Then: Arthur Leander, a famous movie actor, has a heart attack on stage during the performance of King Lear. A trainee paramedic named Jeevan rushes from the audience to the stage, pushes past security and starts performing CPR. Kirsten Raymond, a child actress who was playing the younger version of one of Lear's daughters witnesses Arthur's demise. Just hours earlier Arthur had given the young actress a copy of the first two volumes of a comic book his first ex-wife Miranda had written and drawn.
Later that same night Jeevan is on the phone with a doctor friend about to tell him about the crazy night he had at the theater. The doctor interrupts Jeevan and reminds him how he (the doctor) had promised he would tell Jeevan if there was ever a reason to be worried. Now there is a reason to be worried. A 16-year-old girl arrived on a plane from Moscow with flu-like symptoms. Within forty-eight hours she was dead. Other people from the same plane began arriving at the hospital with the same symptoms. They died too, along with the nurse who initially treated the 16-year-old. With that the Georgian Flu pandemic begins. Within weeks the majority of the human population is dead, or so one assumes. The story takes place in North America and pretty soon the east coast can't communicate with people on the west coast of the United States, let alone the rest of the world so who know what happened elsewhere.
Later: It's year 20, as if time started over. Kirsten is part of a troupe of actors and musicians that call themselves the Traveling Symphony. They travel from town to town performing Shakespeare and music. Gasoline goes bad after a few years so now people travel on horseback, or with horses pulling old cars (so no longer the horseless carriages as they were once called), or on their own two feet. At one of their usual stops the Symphony discovers that a once friendly town has been taken over by a strange man calling himself the prophet. The Symphony quickly moves on but it isn't their last encounter with the prophet and his followers.
Elsewhere people have set up a settlement of sorts at the airport. When the pandemic began planes were diverted from their original destination and landed at the nearest airport. Some ended up at the Severn City airport in Michigan. At first people waited for the national guard to show up and do something but after weeks, months, it became clear that no one was coming.

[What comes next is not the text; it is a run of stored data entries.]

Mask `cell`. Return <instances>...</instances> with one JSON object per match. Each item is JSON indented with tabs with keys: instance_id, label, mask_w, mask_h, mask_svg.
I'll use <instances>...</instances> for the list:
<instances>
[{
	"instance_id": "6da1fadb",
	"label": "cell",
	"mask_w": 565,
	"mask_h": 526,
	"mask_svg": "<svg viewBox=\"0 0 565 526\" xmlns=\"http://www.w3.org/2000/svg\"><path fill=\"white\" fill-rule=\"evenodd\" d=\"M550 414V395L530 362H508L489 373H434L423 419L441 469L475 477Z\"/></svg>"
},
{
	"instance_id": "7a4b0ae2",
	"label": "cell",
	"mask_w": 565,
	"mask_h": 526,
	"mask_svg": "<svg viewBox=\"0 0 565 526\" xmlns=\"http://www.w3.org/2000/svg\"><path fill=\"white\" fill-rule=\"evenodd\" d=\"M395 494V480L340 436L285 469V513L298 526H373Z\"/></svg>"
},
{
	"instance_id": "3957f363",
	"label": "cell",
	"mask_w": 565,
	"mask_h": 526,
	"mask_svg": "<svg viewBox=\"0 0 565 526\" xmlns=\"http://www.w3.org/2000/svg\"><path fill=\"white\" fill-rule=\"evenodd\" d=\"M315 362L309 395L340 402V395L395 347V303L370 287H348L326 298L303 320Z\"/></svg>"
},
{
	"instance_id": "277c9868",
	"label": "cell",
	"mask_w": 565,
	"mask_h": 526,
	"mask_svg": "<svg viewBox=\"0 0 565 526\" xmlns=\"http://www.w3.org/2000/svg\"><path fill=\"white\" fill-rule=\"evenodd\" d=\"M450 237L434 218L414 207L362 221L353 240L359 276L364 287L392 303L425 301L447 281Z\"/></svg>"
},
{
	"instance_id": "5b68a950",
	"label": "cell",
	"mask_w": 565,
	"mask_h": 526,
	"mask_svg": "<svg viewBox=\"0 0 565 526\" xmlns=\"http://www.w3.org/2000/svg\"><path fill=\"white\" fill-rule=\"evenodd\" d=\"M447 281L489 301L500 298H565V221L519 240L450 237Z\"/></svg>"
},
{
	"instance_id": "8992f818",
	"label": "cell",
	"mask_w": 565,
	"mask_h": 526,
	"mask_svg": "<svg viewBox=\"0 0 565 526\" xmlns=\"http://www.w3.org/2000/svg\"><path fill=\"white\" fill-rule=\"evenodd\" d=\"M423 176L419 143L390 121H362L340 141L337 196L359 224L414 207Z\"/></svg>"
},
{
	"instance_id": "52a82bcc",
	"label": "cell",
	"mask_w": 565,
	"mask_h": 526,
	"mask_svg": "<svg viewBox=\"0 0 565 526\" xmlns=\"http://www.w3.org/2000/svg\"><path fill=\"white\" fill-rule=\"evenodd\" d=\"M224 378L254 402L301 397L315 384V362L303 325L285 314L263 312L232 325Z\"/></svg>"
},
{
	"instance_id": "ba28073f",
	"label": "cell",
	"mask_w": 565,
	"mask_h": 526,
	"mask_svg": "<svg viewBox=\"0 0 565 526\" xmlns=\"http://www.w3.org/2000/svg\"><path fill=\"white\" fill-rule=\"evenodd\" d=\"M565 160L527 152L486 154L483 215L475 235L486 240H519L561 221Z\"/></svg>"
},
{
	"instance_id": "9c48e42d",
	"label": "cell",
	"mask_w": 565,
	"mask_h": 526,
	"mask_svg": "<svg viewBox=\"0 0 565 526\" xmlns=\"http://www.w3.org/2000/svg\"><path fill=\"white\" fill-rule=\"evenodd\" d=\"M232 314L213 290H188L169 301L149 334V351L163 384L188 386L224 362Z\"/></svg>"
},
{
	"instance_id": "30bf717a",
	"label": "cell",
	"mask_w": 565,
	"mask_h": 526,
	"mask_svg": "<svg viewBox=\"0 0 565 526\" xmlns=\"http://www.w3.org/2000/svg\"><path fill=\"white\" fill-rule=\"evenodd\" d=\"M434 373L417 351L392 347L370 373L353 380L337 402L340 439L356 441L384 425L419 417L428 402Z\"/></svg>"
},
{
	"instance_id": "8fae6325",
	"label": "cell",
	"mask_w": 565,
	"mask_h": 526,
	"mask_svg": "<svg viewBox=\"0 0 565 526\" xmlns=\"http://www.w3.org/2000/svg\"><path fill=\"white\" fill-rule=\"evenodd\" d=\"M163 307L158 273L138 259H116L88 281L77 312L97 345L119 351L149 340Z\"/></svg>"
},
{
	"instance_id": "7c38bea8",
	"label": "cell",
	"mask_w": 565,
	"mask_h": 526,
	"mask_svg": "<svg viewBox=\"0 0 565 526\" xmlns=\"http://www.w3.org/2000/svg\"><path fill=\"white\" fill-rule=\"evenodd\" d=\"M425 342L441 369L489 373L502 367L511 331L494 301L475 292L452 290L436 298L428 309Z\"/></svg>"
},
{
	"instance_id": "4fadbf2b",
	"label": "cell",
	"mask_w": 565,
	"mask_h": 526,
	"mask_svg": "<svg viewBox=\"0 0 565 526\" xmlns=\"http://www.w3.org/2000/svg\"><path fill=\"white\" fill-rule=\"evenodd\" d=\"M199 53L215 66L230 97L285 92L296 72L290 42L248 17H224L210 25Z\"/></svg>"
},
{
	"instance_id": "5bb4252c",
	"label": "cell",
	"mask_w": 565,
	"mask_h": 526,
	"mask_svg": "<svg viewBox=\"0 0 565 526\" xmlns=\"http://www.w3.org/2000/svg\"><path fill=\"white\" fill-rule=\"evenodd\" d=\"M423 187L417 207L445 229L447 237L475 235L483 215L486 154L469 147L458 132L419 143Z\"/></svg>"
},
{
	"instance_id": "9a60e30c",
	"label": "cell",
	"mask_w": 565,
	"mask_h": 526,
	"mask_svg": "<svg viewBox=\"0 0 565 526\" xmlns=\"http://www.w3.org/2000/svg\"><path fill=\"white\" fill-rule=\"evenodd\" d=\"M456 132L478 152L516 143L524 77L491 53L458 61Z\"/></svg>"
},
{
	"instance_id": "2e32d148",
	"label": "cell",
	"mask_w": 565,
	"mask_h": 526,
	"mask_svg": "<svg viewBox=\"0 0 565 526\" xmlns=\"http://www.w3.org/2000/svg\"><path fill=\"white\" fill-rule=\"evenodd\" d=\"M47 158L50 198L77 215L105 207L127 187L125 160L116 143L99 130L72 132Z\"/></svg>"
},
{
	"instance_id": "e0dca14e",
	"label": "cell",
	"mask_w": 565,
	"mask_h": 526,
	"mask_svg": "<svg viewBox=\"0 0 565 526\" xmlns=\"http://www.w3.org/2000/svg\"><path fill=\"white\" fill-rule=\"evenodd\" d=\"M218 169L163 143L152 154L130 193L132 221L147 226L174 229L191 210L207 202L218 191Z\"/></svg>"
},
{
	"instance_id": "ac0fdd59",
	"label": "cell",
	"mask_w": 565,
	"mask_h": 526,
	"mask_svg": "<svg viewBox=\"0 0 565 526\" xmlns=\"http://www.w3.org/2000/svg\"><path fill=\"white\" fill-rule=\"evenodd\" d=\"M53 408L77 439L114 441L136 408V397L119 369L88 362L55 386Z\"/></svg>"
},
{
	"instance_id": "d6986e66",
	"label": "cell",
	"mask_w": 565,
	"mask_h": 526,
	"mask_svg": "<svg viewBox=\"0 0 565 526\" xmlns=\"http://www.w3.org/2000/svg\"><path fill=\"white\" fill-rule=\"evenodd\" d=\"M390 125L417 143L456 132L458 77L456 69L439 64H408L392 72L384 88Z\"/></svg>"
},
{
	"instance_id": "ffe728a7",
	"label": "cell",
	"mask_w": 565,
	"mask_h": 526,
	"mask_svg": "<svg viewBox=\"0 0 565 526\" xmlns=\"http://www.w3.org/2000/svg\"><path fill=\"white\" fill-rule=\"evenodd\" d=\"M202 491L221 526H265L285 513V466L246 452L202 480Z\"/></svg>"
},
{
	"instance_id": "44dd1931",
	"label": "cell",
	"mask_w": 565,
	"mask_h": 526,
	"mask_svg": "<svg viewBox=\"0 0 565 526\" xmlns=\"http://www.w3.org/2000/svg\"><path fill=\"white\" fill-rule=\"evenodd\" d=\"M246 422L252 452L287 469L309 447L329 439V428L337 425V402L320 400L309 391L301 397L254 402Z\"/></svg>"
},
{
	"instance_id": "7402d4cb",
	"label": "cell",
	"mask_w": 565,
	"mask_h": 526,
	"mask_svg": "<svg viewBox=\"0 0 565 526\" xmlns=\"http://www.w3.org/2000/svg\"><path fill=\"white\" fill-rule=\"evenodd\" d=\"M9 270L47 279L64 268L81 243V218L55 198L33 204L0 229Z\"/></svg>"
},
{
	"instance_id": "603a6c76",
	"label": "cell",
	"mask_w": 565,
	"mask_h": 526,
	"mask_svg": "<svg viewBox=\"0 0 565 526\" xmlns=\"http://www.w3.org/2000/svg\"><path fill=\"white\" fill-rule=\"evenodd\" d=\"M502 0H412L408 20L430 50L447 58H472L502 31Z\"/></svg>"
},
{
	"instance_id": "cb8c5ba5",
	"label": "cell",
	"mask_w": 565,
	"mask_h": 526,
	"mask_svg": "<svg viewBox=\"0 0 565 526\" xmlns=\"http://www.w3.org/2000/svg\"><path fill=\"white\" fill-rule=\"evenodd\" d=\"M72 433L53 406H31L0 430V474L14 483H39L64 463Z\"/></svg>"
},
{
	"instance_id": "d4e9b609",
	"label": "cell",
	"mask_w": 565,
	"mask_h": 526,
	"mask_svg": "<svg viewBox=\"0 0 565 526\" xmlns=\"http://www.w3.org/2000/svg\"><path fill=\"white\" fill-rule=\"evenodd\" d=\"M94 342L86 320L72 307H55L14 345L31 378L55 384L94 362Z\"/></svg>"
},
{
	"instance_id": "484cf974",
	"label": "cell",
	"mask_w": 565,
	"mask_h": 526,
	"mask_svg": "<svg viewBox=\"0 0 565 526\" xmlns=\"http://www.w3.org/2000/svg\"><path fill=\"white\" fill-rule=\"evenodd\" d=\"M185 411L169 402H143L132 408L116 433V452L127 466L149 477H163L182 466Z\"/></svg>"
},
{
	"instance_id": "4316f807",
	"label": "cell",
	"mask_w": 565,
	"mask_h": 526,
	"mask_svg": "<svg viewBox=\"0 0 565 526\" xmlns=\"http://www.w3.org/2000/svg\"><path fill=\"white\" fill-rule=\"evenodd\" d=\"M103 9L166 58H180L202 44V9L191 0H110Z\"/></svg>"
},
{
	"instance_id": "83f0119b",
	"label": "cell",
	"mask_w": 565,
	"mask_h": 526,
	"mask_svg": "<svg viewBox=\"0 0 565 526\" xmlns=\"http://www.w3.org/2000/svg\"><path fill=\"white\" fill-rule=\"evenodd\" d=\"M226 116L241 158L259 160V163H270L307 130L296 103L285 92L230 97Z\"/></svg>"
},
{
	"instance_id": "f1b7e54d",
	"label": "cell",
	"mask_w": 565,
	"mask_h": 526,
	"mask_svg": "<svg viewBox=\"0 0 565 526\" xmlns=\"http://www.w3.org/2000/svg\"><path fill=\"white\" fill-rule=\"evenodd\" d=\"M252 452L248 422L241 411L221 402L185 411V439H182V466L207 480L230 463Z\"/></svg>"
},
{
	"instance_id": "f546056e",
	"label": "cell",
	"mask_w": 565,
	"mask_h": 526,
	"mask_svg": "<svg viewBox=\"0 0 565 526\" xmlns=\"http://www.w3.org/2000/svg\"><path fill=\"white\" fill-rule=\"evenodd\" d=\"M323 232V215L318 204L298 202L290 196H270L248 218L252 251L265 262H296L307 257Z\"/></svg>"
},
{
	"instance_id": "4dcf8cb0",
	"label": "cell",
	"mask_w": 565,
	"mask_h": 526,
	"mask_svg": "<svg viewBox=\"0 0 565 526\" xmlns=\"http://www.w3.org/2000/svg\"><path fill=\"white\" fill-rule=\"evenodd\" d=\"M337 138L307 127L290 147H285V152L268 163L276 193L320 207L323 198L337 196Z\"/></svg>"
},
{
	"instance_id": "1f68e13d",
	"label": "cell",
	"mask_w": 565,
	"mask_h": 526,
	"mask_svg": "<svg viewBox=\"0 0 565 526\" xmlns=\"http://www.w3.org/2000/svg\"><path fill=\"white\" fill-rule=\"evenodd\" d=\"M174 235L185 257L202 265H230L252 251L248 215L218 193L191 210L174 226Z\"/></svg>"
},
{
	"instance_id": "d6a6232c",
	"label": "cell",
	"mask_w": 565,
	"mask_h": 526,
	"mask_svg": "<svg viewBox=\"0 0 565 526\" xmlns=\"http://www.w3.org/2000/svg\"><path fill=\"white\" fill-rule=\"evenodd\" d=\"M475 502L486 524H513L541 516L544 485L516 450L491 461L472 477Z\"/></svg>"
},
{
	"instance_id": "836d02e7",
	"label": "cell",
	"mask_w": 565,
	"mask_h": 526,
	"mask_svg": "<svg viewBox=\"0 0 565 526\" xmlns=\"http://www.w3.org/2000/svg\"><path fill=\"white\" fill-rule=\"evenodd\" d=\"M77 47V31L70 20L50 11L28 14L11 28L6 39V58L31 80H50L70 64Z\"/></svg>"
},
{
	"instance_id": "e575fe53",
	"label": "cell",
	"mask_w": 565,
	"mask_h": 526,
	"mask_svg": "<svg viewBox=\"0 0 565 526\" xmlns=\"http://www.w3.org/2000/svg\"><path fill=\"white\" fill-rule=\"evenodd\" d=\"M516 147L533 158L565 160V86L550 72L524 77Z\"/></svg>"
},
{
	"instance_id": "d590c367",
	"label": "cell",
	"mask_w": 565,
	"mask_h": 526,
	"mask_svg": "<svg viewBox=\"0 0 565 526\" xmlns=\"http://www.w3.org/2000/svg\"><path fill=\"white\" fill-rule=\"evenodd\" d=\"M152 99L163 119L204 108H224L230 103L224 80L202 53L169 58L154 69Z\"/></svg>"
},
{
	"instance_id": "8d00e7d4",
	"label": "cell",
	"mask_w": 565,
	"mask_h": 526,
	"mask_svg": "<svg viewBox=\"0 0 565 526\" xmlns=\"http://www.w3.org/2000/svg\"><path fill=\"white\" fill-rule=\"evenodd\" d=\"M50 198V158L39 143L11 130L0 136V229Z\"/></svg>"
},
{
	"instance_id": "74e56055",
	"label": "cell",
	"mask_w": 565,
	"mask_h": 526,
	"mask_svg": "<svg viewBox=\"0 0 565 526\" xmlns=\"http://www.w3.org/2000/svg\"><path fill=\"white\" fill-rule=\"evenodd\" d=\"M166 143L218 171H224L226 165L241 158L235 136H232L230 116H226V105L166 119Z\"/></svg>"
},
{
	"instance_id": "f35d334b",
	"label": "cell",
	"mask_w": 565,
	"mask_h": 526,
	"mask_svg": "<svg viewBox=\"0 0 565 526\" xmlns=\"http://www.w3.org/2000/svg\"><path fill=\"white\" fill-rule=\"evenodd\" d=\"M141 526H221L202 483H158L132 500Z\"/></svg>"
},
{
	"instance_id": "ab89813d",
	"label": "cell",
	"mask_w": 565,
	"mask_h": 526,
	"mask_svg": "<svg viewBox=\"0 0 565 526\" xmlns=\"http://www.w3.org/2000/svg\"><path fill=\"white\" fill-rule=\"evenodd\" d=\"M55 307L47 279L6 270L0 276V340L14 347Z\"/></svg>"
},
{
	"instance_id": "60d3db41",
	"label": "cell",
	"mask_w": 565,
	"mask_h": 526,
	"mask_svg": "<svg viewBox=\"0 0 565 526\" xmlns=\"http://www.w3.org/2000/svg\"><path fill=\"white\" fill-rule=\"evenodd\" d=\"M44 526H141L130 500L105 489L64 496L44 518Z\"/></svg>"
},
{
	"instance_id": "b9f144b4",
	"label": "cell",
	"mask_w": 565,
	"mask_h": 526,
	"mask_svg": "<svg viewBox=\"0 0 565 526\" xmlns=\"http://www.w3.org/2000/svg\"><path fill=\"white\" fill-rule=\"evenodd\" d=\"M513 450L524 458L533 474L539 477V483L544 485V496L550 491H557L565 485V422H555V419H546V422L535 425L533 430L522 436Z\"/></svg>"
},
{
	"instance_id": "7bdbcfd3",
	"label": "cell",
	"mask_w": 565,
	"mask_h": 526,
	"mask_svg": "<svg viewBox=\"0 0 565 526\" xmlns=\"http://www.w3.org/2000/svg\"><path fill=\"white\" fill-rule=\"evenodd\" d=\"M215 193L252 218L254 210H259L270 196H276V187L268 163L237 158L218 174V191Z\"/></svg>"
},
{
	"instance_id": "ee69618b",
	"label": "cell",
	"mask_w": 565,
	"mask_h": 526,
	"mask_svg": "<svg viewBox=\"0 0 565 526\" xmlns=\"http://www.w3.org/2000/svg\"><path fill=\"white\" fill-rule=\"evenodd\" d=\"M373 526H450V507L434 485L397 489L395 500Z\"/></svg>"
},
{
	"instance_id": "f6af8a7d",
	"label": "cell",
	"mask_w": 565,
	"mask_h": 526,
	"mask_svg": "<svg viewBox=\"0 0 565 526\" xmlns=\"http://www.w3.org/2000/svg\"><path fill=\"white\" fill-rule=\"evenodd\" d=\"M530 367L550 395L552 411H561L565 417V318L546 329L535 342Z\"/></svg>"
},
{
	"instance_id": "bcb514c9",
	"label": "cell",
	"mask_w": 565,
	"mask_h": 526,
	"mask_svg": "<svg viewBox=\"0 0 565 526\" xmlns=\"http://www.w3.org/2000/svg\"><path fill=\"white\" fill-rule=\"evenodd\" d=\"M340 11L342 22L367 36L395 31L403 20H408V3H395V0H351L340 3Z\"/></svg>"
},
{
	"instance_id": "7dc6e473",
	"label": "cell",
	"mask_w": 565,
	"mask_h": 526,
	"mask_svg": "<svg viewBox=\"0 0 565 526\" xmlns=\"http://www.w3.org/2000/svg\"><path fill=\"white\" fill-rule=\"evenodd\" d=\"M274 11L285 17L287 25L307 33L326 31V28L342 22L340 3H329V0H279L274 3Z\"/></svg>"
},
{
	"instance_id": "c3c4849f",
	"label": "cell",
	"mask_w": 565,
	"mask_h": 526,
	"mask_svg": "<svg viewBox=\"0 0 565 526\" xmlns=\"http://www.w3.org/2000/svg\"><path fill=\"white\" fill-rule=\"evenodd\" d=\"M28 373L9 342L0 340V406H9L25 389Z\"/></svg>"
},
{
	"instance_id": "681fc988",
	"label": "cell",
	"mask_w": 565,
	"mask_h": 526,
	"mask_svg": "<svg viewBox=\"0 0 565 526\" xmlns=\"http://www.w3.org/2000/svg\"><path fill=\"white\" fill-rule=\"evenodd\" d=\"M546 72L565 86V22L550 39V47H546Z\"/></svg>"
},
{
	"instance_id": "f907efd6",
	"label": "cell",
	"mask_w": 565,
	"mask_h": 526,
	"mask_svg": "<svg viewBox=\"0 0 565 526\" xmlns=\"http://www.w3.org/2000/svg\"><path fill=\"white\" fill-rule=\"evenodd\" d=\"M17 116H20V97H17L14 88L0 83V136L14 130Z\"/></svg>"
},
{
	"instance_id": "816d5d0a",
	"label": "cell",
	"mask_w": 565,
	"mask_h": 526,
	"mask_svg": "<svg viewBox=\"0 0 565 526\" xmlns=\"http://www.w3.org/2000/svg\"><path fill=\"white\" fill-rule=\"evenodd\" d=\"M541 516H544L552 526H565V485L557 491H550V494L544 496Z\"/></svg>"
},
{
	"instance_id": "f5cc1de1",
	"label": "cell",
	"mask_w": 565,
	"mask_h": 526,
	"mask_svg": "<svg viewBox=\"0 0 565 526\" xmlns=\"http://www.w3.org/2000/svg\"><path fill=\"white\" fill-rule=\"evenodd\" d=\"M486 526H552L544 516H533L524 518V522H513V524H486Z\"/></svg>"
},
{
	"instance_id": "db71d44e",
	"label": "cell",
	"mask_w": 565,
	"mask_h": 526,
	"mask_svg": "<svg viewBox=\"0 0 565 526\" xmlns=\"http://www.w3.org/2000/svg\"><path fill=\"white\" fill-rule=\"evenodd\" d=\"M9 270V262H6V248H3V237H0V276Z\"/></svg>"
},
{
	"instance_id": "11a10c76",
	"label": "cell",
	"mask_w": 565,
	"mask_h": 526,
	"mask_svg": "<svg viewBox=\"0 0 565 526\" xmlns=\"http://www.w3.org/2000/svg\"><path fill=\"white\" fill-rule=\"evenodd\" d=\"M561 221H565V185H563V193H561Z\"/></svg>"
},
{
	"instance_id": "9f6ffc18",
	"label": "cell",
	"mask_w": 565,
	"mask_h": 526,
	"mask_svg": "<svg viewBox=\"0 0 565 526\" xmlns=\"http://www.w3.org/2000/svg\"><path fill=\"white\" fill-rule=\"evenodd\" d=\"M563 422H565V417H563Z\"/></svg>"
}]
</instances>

That is pretty much the plot and setting of Station Eleven. The story jumps between the past and the present and from character to character. Over the course of 300 plus pages people die from the flu, violence, and minor ailments and accidents that would have been treated easily before but without hospitals and medicines are now fatal. There are people who remember the old world and children who can't quite conceive of the Internet, telephones, or air conditioning.
I liked this but also wondered what the point was or where it was going. I kept waiting for something more to happen. The story seemed incomplete. It reminded me a little of World War Z, another story about a world wide crisis and how people either die or survive the crisis. That novel tackles the different ways people responded and why. In Station Eleven there is very little of the immediate aftermath of the crisis. Two decades have passed and people are living and surviving and it isn't totally clear how they did it, which made for a less interesting story. This was pleasant but by no means a favorite read.